Na de Ulo moest er gewerkt worden. Ik vond snel een “jongste bediende” baantje op het kantoor van Pieter Schoen en Zoon, de verffabrikant in de Oostzijde. Het werk op de afdeling Boekhouding bestond voor mij en lagere schoolklasgenoot Wil Jansen uit het eindeloos opzoeken en opbergen van debiteuren en crediteurenkaarten uit een batterij ladekasten. Facturen werden dan op deze kaarten via boekhoud-machines verwerkt. Automatisering stond nog in de kinderschoenen. In die tijd werd de eerste Hollerithmachine geïnstalleerd en verscheen de ponskaart op de administratie.
Er heerste een strak regime op dat kantoor. In een grote zaal met rijen bureaus, stonden de bureau-chefs onder strak toezicht van zaalchef Donker, die achter in de zaal zat. Je voelde zijn priemende ogen steeds in je rug. In een zijkamertje met glazen wand en vitrage troonde procuratiehouder Everhard, een godheid, die af en toe misprijzend met sigaar in het hoofd over het gordijntje gluurde. Vreselijk wat een sfeer.
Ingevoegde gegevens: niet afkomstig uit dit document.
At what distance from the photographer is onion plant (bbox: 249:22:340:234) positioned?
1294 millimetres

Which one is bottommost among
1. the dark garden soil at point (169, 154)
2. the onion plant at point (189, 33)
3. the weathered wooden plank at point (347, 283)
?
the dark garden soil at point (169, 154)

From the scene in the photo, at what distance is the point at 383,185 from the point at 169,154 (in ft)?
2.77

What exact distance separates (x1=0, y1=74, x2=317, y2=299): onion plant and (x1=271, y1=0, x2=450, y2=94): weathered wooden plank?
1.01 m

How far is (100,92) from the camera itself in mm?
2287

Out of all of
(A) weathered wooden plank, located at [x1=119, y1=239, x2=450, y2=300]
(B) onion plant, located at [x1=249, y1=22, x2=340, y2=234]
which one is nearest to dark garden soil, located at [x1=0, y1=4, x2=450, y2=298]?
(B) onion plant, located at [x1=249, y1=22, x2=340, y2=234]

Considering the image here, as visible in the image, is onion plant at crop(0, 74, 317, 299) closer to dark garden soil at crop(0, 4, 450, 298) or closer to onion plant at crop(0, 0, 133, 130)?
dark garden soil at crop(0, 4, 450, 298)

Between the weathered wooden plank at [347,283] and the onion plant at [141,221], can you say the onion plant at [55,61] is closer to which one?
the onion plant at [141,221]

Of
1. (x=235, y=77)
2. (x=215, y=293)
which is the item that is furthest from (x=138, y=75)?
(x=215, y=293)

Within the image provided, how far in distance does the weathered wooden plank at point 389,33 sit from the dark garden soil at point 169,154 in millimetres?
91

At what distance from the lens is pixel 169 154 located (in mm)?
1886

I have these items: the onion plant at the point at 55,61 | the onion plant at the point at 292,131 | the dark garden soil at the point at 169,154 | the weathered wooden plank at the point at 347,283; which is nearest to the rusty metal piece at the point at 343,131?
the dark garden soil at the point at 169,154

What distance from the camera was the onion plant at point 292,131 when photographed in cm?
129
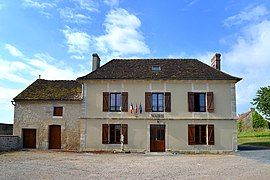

Bij overplaatsing naar het expeditiekantoor dat aan de fabriek, vlak boven de Zaan hing, was het heel wat prettiger werken en het salaris van f. 40, — per maand ging omhoog naar f. 55, -. De oude kassier Buis kwam dat hoogst persoonlijk langs brengen en telde het voor je uit. Hij trok er een gezicht bij of hij het uit eigen middelen betaalde. Een levendige baan, op dat expeditie kantoortje, de hele dag mensen van de expeditie en vrachtrijders en beurtschippers over de vloer en uitzicht op het drukke scheepvaartverkeer op de Zaan. Ook veel telefonisch contact met de kantoren van de beurtvaartdiensten van Bijloo, Jongewaard, Kempenaar VZM en de lijndiensten van Zwart en van Gend en Loos. Voor speciale vrachtjes werd vaak vrachtbedrijf Gorthuis ingeschakeld.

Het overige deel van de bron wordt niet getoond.